The boss of a lucrative international cocaine smuggling empire has been jailed for 30 years.
Brian Wright was well-known in the horseracing world
Brian Wright, 60, who lived in Chelsea, west London, before fleeing the country, masterminded multi-million pound shipments of the Class A drug.
"You were a master criminal, manipulative, influential and powerful," Judge Peter Moss told him.
Wright's lawyers said they would seek to appeal against what they consider to be an "excessive sentence".
"We are disappointed by the decision of the jury," Wright's solicitor Daniel Berman told the BBC News website.
"We will be examining every aspect of the trial in order to pursue an appeal against conviction. The sentence may be regarded as excessive."
Judge Moss told Wright: "I accept that you will be a very much older man when you are entitled to be released."
"I accept too...the possibility that you may not live that long."
He said cocaine abuse caused "unquantifiable misery to tens of thousands of victims".
"Those who import and distribute it call upon themselves lengthy terms of imprisonment," he said.
"You played for the very highest stakes and won, for a number of years, a luxury lifestyle.
"You knew the consequences of detection and conviction."
Wright, who was found guilty of drugs offences on Monday, accepted he would die in jail, his lawyer said.
He was found guilty of conspiracy to evade prohibition on the importation of a controlled drug and conspiracy to supply drugs.
His gang used luxury yachts to import the drugs from Venezuela, via the Caribbean, to the UK, Woolwich Crown Court heard.
The 60-year-old listened to the judge ask for any mitigating circumstances, before he stood up to say: "There is no mitigation, Your Honour."
The trial heard Wright's criminal network was enormous and masterminded the shipment of cocaine with a street value running into hundreds of millions of pounds.
Customs officials said the network was "probably the most sophisticated and successful global cocaine trafficking organisation ever to target the UK".
An investigation, codenamed Operation Extend, led officers on a massive trail spanning the Irish Republic, the Caribbean, the United States, Mexico, Venezuela, Australia, France, South Africa, Switzerland, Spain and northern Cyprus.

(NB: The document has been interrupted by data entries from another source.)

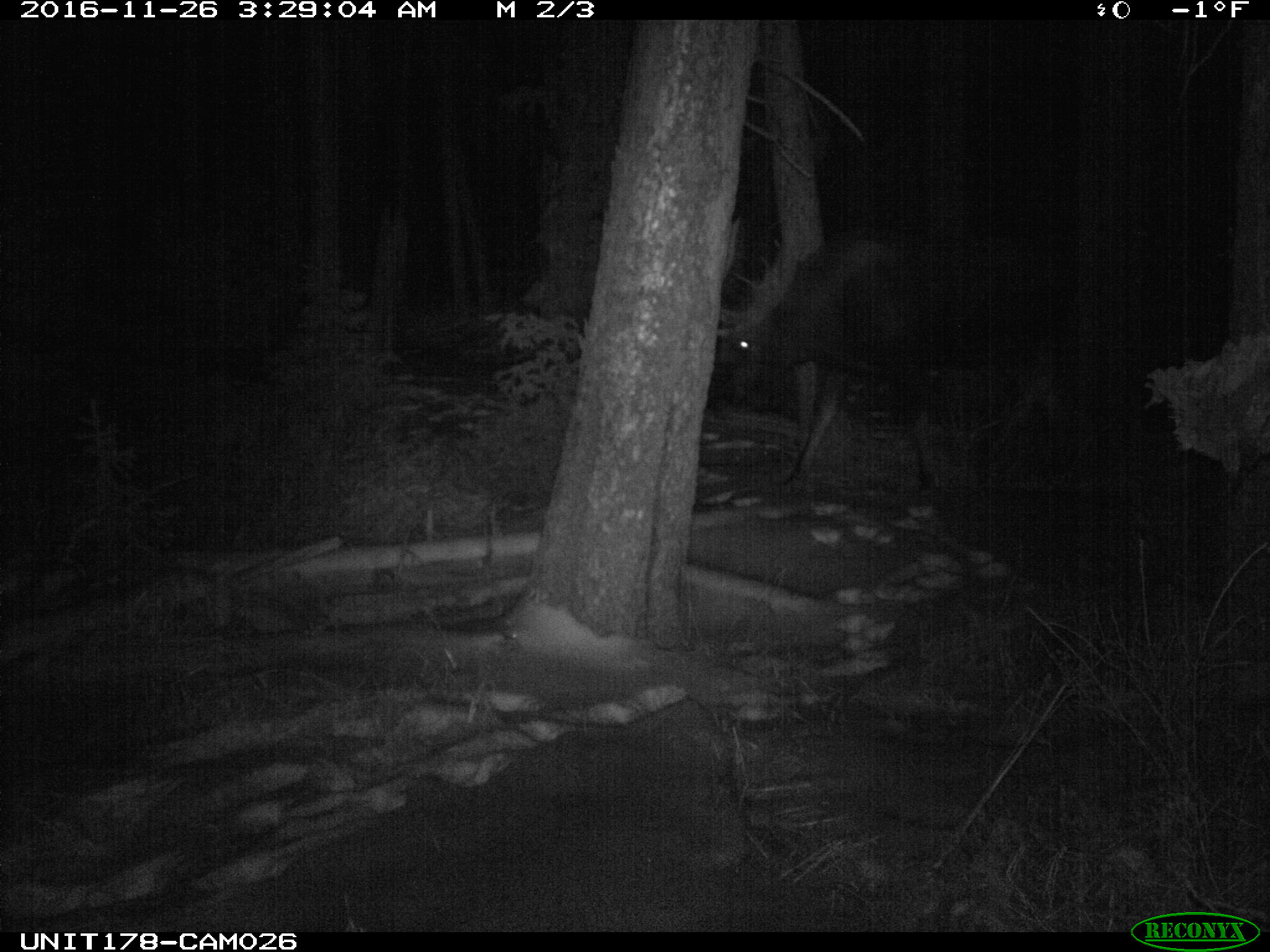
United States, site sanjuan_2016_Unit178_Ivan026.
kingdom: Animalia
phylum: Chordata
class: Mammalia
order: Artiodactyla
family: Cervidae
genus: Alces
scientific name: Alces alces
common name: moose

An 11-year investigation saw 19 convictions worldwide, excluding that of Wright.
The probe was sparked in September 1996 when a yacht named the Sea Mist was discovered off course in Cork, in the Irish Republic, carrying 599kg (1,320lb) of cocaine with a street value of £80m hidden in the dumb waiter.
Over the next two years four further boatloads of cocaine were smuggled ashore under the control of the Wright Organisation, Customs said.
In February 1999, officers seized 472kg (1,040lb) of cocaine from a lock-up garage in Leigh-on-Sea, Essex, and from a farm in Laleham, Surrey.
Wright, originally from the Irish Republic, fled to northern Cyprus in 1999. He was arrested in 2005 when he went to Spain.
He was well-known in horse racing circles and rubbed shoulders with the rich and famous, including comedian Jim Davidson, who was called to testify.
The 60-year-old was banned from going to race meetings and liaising with jockeys and trainers due to evidence he was "previously involved in serious incidents that defrauded the betting public", the Jockey Club said.